> _SELECTED EXCERPT_
+ + + + + + +

Circuit breaker trips randomly

circuit breaker

I will relate all information that I can possibly give as I have no idea how to even diagnose this issue.

I live in a hot, dry country with 240V supply. The house I just bought here, has it's lights wired through 2 separate 10A circuit breakers. For some reason earth leakage was bypassed for the lights when I bought the house. A electrician rewired the entire lights circuit and made sure that earth leakage is not bypassed anymore.

After the rewiring we started to have a weird issue. The main earth leakage circuit breaker trips randomly.

With randomly I mean that I am unable to detect a pattern.

Times between this happening have been 1 week, 1 week, 4 weeks, 2 weeks and 2 days.
2 times it was raining at other times it was dry and hot.
Once it happened in the morning while other times it happened in the afternoon.
3 times it happened without ANY lights being on.

When this happens, I am unable to reset the earth leakage breaker unless I switch off one of the lights breakers. (Always the same breaker)
If I try to reset the breaker without switching off the lights breaker earth leakage trips again.

None of the lights have any timer functionality. They are all just light switches connected to standard lights. (Some LED)

The only odd wiring is a 2-way switch for a bedroom.

Now comes the weird part. After the breaker trips I need to wait several hours (more than 3 hours each time, usually overnight), and then everything is fine again. I can reset all breakers and everything works as it should, until the issue happens again some days or weeks later.

+ + + + + + +

> _Stored data entries_
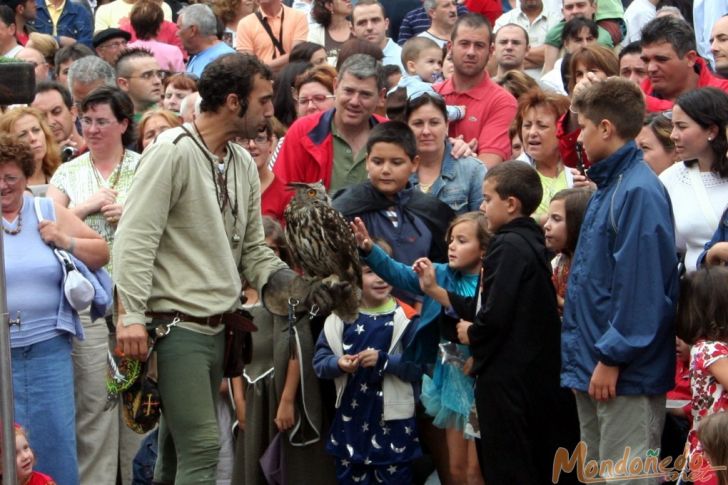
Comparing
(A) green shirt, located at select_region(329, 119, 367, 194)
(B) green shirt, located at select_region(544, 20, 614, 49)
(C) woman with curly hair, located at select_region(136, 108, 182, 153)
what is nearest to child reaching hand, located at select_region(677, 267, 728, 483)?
(A) green shirt, located at select_region(329, 119, 367, 194)

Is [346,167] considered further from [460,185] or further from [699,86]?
[699,86]

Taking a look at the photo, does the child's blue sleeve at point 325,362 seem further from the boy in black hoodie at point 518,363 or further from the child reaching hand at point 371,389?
the boy in black hoodie at point 518,363

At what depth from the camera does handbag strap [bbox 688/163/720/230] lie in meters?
6.34

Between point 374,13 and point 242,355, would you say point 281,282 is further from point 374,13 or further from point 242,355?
point 374,13

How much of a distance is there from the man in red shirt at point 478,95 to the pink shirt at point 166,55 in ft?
11.7

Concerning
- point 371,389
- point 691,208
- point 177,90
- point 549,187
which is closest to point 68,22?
point 177,90

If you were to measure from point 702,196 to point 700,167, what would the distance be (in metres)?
0.18

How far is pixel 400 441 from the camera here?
6.97 m

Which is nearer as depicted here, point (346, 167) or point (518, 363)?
point (518, 363)

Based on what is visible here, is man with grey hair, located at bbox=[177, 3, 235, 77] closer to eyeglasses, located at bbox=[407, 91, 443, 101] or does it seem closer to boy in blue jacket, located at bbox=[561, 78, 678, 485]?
eyeglasses, located at bbox=[407, 91, 443, 101]

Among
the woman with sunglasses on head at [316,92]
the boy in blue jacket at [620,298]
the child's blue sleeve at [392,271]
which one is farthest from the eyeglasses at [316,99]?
the boy in blue jacket at [620,298]

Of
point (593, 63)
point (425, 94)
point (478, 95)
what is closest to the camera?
point (425, 94)

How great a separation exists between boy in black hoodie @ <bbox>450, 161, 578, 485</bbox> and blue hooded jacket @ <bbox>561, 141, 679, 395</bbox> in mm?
348

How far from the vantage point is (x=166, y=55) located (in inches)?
465
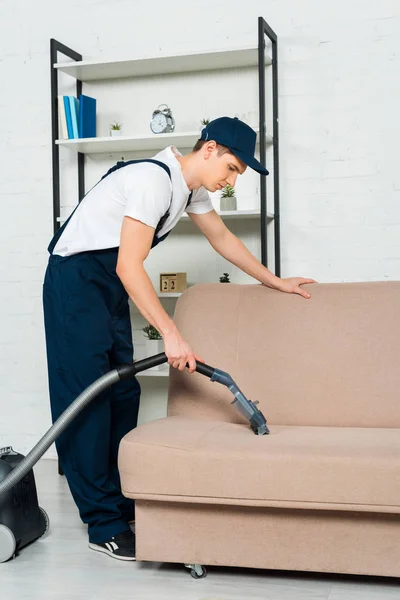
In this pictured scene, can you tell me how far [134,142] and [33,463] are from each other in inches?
72.6

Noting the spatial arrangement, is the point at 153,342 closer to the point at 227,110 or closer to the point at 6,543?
the point at 227,110

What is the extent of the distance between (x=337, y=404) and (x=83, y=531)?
39.5 inches

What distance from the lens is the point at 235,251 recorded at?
2824mm

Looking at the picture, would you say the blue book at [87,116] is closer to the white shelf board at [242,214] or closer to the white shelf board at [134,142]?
the white shelf board at [134,142]

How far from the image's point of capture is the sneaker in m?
2.43

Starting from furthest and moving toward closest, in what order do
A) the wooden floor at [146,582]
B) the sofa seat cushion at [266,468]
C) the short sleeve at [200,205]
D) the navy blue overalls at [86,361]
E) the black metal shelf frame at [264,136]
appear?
the black metal shelf frame at [264,136]
the short sleeve at [200,205]
the navy blue overalls at [86,361]
the wooden floor at [146,582]
the sofa seat cushion at [266,468]

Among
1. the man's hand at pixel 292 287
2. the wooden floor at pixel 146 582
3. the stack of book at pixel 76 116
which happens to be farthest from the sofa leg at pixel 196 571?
the stack of book at pixel 76 116

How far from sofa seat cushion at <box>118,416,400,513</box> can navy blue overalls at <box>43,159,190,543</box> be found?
0.27 meters

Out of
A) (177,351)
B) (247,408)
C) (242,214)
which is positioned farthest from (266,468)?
(242,214)

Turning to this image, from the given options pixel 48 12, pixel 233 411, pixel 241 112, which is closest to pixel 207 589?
pixel 233 411

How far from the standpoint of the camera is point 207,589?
2.18 metres

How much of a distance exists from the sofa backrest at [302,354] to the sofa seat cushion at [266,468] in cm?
23

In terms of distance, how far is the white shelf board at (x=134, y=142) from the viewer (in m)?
3.58

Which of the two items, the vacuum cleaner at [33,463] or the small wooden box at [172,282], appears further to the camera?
the small wooden box at [172,282]
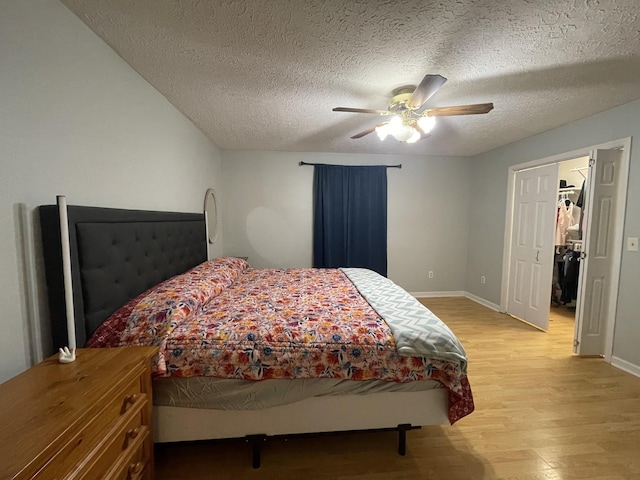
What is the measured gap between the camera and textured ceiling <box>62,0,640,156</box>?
52.4 inches

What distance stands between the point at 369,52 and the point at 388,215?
9.53 ft

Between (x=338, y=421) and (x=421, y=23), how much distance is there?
2.15 m

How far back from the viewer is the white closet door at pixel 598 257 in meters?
2.47

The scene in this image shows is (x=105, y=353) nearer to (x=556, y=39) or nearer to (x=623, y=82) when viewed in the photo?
(x=556, y=39)

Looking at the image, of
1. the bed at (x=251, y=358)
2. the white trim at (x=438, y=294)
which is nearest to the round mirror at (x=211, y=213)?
the bed at (x=251, y=358)

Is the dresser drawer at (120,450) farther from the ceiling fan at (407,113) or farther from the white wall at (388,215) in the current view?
the white wall at (388,215)

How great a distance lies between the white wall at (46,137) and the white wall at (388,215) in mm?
2151

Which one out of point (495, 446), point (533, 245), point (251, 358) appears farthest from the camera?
point (533, 245)

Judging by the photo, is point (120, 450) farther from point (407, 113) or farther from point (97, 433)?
point (407, 113)

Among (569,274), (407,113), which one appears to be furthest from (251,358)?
(569,274)

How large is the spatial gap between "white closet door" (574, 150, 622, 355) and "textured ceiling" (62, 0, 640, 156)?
0.58 meters

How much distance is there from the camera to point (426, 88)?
164 centimetres

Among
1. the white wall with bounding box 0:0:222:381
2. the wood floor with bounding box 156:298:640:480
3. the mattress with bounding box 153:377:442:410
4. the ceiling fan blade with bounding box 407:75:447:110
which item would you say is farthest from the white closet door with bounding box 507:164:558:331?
the white wall with bounding box 0:0:222:381

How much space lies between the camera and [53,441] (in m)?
0.70
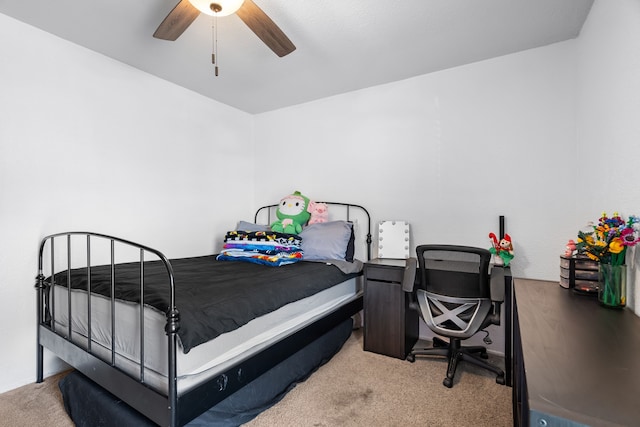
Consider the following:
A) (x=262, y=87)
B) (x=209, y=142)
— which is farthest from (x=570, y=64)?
(x=209, y=142)

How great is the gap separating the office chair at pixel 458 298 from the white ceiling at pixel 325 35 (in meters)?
1.45

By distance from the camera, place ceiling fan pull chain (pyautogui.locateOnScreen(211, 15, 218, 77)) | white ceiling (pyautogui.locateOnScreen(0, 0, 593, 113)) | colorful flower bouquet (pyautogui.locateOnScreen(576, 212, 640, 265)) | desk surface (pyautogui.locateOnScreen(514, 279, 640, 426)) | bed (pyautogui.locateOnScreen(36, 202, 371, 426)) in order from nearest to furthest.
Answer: desk surface (pyautogui.locateOnScreen(514, 279, 640, 426)) → colorful flower bouquet (pyautogui.locateOnScreen(576, 212, 640, 265)) → bed (pyautogui.locateOnScreen(36, 202, 371, 426)) → white ceiling (pyautogui.locateOnScreen(0, 0, 593, 113)) → ceiling fan pull chain (pyautogui.locateOnScreen(211, 15, 218, 77))

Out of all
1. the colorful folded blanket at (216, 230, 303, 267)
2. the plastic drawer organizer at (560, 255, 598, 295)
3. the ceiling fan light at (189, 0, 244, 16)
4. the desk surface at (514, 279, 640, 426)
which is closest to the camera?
the desk surface at (514, 279, 640, 426)

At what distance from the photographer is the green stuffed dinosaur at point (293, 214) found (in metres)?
3.05

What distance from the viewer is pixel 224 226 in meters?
3.47

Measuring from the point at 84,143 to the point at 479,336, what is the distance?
11.3 feet

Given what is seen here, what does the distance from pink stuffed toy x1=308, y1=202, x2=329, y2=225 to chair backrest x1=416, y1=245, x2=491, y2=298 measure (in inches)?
48.8

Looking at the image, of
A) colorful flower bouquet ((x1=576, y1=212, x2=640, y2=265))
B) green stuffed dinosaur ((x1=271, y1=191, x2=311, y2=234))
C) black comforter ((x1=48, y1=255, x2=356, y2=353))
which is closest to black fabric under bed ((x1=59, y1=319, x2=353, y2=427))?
black comforter ((x1=48, y1=255, x2=356, y2=353))

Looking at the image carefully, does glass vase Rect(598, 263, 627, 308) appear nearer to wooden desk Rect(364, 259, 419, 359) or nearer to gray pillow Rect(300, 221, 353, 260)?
wooden desk Rect(364, 259, 419, 359)

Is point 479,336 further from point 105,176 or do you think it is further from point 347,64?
point 105,176

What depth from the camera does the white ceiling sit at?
6.13 ft

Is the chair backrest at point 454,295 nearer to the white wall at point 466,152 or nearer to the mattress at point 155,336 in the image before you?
the white wall at point 466,152

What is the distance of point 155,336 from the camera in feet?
4.41

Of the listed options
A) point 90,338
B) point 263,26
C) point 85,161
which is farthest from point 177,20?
point 90,338
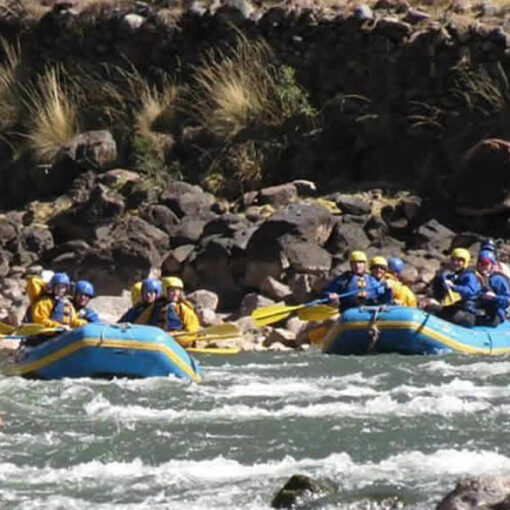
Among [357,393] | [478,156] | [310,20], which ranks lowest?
[357,393]

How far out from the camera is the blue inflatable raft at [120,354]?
15.0 meters

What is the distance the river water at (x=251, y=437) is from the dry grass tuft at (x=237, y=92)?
32.6ft

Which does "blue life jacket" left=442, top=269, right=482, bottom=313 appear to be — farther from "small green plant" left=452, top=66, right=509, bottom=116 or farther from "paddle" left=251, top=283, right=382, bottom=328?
"small green plant" left=452, top=66, right=509, bottom=116

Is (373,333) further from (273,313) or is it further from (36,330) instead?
(36,330)

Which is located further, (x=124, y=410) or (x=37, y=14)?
(x=37, y=14)

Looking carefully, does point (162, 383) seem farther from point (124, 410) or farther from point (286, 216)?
point (286, 216)

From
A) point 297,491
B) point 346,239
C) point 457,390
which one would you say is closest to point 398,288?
point 346,239

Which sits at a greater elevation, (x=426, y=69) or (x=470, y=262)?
(x=426, y=69)

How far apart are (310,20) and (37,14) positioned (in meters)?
5.23

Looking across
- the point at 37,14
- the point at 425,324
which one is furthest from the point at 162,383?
the point at 37,14

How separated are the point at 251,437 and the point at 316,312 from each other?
6022 mm

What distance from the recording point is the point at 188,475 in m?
10.5

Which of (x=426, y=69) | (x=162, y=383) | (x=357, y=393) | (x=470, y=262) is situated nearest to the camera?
(x=357, y=393)

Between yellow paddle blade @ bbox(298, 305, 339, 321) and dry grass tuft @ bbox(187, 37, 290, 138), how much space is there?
25.0 ft
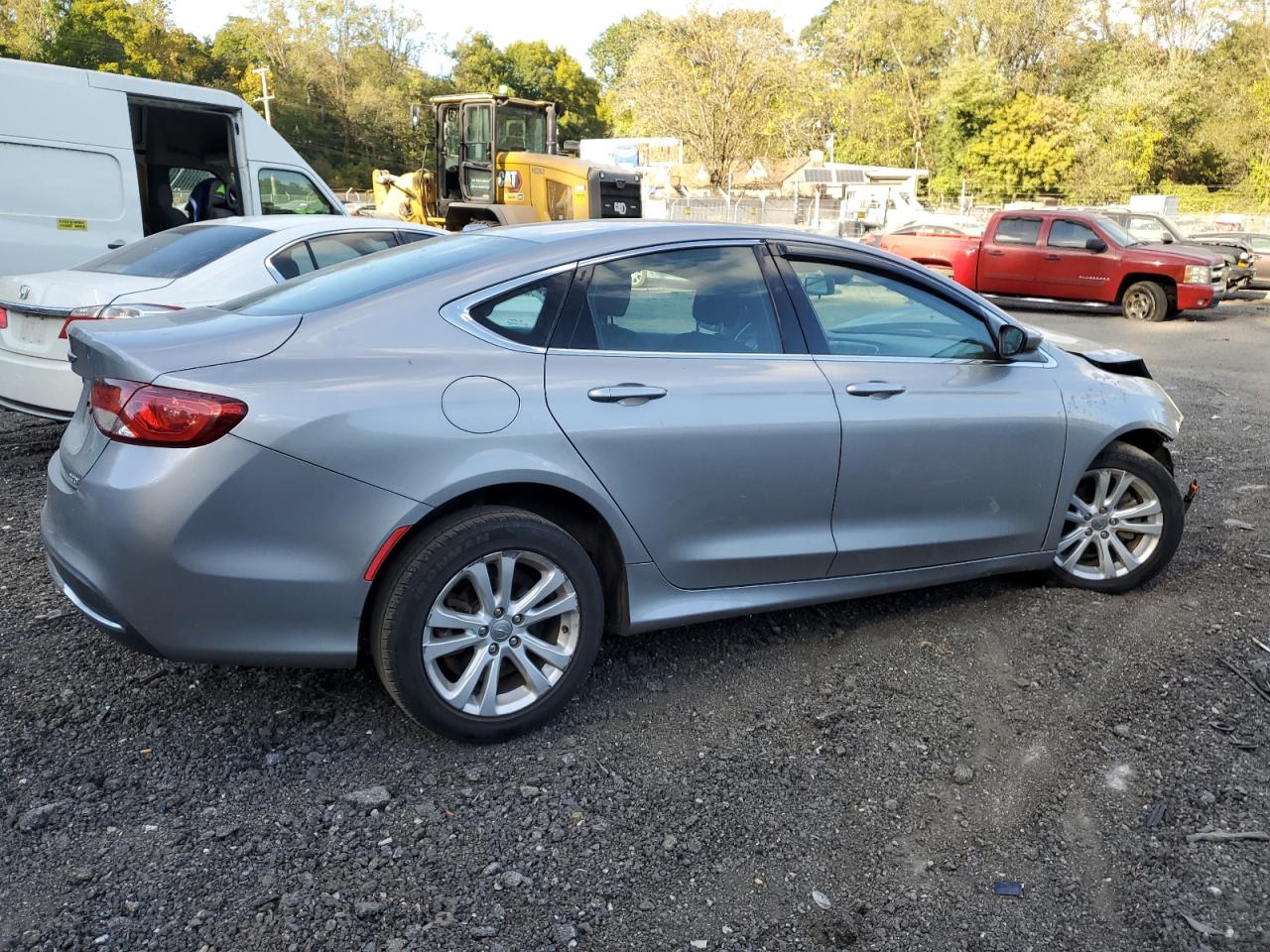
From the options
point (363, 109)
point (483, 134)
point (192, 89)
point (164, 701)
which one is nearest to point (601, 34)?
point (363, 109)

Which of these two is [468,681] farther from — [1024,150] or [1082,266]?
[1024,150]

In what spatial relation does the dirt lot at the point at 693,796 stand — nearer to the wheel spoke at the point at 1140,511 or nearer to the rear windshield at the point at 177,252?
the wheel spoke at the point at 1140,511

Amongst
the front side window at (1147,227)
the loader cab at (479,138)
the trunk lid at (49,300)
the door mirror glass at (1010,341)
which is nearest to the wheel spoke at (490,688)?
the door mirror glass at (1010,341)

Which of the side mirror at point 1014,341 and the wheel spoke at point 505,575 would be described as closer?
the wheel spoke at point 505,575

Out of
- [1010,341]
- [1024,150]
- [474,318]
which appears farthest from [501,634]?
[1024,150]

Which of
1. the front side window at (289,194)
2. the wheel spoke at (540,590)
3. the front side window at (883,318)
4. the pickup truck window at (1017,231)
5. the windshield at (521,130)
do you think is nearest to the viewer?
the wheel spoke at (540,590)

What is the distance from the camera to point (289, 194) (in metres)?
10.8

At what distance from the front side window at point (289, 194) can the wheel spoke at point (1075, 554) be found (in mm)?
8378

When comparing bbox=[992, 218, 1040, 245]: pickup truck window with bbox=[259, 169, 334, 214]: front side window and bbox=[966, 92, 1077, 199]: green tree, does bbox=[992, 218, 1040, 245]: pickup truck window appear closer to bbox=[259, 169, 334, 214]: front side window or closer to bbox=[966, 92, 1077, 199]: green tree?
bbox=[259, 169, 334, 214]: front side window

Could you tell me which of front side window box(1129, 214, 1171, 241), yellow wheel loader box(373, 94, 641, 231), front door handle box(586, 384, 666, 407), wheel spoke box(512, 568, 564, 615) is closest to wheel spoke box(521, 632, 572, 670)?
wheel spoke box(512, 568, 564, 615)

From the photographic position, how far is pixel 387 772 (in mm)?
3070

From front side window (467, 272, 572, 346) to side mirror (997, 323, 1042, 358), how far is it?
1799 mm

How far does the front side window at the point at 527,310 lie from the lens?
3.21 meters

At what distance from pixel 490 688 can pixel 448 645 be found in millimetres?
211
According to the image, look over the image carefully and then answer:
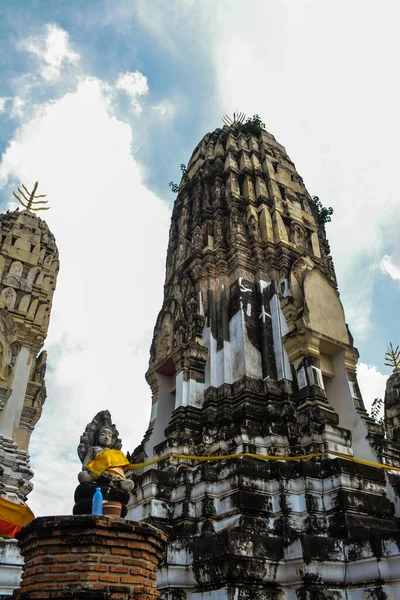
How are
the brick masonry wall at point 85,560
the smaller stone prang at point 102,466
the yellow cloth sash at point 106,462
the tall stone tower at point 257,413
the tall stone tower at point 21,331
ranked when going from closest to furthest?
the brick masonry wall at point 85,560 < the smaller stone prang at point 102,466 < the yellow cloth sash at point 106,462 < the tall stone tower at point 257,413 < the tall stone tower at point 21,331

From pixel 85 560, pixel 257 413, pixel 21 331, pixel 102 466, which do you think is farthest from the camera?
pixel 21 331

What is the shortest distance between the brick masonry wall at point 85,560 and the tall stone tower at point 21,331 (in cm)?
781

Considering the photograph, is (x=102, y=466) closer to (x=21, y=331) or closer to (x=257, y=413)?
(x=257, y=413)

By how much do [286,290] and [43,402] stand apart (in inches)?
375

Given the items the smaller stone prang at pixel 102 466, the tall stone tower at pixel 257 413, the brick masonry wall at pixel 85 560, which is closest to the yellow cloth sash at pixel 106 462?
the smaller stone prang at pixel 102 466

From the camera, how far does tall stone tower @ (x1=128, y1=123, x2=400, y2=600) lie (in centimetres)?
756

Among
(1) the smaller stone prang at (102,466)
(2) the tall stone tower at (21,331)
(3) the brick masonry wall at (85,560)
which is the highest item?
(2) the tall stone tower at (21,331)

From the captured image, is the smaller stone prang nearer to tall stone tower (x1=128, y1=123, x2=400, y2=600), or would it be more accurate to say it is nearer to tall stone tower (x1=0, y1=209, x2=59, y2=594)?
tall stone tower (x1=128, y1=123, x2=400, y2=600)

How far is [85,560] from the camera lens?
453cm

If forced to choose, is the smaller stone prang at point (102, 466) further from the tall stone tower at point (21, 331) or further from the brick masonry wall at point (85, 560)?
the tall stone tower at point (21, 331)

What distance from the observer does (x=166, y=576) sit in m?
7.82

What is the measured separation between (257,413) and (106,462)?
4.50 meters

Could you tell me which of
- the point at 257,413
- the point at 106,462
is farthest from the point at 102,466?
the point at 257,413

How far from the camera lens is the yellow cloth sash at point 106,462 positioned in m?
7.05
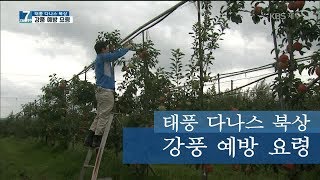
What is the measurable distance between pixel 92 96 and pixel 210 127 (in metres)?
4.74

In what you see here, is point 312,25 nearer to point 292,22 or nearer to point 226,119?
point 292,22

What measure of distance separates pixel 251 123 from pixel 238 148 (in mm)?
332

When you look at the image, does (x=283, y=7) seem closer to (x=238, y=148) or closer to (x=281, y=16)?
(x=281, y=16)

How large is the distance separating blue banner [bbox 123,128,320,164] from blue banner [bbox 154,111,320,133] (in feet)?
0.17

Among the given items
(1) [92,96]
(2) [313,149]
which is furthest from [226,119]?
(1) [92,96]

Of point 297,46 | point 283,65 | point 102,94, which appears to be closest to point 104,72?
point 102,94

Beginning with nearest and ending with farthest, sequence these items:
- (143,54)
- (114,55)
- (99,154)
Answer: (99,154)
(114,55)
(143,54)

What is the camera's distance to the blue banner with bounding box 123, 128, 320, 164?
5371 millimetres

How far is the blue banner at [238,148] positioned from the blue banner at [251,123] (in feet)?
0.17

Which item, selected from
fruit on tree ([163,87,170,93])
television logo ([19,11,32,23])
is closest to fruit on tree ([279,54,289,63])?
fruit on tree ([163,87,170,93])

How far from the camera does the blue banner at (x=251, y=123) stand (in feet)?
17.6

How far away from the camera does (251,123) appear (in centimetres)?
542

+ + + + + + +

> _PROMPT 1_
According to the post about the randomly tripping circuit breaker, how long must the writer wait after a trip before all breakers can be reset and everything works again?
> _PROMPT 2_
Continue the post about the randomly tripping circuit breaker from where it stops.

> _ANSWER BOX 1_
More than 3 hours each time, usually overnight.

> _ANSWER BOX 2_
Has anyone had a similar issue? Any suggestions on diagnosing the issue would be appreciated.

Best Answer

You have an intermittent earth fault, probably triggered by expanding metal pinching something

From the symptoms described, this sounds like there is some piece of earthed metal that is heating up and pinching/damaging a wire when it does so, causing an intermittent earth fault. The heat source can be either environmental or internal, which makes this hard to troubleshoot.

I would recommend a thorough checkout of the circuit's always-hot cabling, with all devices unplugged and all light switches removed, using an insulation resistance tester from both H-G and N-G at the distribution board. (Your local electrician should have access to one.) From there, the circuit can be divided into sections by way of the junctions in it for further troubleshooting.